Ran half turned, comment about Moca’s hypocrisy already on her lips, before stopping in confusion. Moca held a long blue plastic covered packet emblazoned with the label ‘Red Vines’ in her hands. “What are those?”

“Dunno, some American candy, found them in the back of the convenience store. They’re awful.” Moca held out a long, thin red tube to Ran with a grin, “you want one?”

“You just said they’re awful.”

“It’s the kind of awful you want to share with your best friend. Try it.” Moca pushed the flaccid red waxy tendril against Ran’s closed lips. “Trrry iiit Raaan.”

Ran reluctantly opened her mouth and bit down around the theoretical candy. It was like chewing half dissolved wax. There was an odd almost hypothetical sweetness that only arrived on her tongue after the candy was already gone. It wasn’t particularly tasty, though compared to the cigarette smoke it was refreshing. Ran kept the last thought to herself.

“Bad right?” Moca chomped on one of her own. “They’re like the cigarettes of candy! They’re disgusting but they make you feel a little better after. Except Red Vines won’t kill you.”

“If you really don’t want me to smoke,” Ran leaned one hand on the railing Moca rested against, very clearly trying to look cool, “give me something else to do with my lips.”

“Moca-chan already gave you a Red Vine.”

Ran’s act crumbled as her face turned the color of their sunset, “Y-you know what I mean.”
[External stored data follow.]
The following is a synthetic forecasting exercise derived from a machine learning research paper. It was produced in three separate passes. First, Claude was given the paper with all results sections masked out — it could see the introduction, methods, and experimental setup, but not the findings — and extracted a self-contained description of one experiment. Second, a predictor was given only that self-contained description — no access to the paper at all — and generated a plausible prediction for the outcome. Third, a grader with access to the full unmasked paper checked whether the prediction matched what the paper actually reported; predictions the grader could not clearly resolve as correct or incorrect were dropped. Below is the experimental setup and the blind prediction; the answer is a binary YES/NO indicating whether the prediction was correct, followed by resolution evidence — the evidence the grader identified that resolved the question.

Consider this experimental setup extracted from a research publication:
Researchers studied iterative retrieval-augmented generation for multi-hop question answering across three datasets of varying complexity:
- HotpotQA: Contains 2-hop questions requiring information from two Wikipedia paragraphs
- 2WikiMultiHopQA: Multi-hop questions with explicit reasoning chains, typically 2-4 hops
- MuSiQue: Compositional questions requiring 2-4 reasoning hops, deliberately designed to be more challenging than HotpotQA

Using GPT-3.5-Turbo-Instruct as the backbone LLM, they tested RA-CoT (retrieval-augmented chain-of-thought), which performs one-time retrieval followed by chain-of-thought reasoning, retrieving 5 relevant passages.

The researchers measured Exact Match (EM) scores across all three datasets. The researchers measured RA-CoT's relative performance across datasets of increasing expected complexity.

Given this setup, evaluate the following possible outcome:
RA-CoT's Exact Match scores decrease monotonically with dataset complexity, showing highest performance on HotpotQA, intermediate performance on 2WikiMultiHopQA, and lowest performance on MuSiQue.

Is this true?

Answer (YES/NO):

The guitarist chuckled, looping her arms around Ran’s waist, “Okay, okay, I’ll sacrifice and kiss your gross cigarette lips.”

“Don’t put it like that.”

“Don’t smoke cigarettes.”

“Fine,” Ran sighed with a smile. The Ran Mitake in Moca’s head was probably a better person then the one in Ran’s after all.

Moca kissed her with the lazy comfort of a summer’s night. Moca was never in a hurry, never had been either. It seemed like she was always exactly where she wanted to be. Ran envied that, just a little. Not enough to matter.

They kissed the afternoon away, until there was nothing but the taste of cigarettes and red vines left behind on their tongues.

* * *

Weekday classes were hard enough to get through without Nicotine withdrawal sending earthquakes down her veins. The good news was Ran’s mid-afternoon classes of grannies and housewives hardly noticed if she clipped a little too short or if her placement was a millimeter off from where she wanted it. But the deep baritone of Ran’s father always echoed in her head that granny classes were the lifeblood of the Mitake School and those 12 week hobbyist courses kept the lights on. Ran never realized how many lights there were to keep on until she was the one responsible for them.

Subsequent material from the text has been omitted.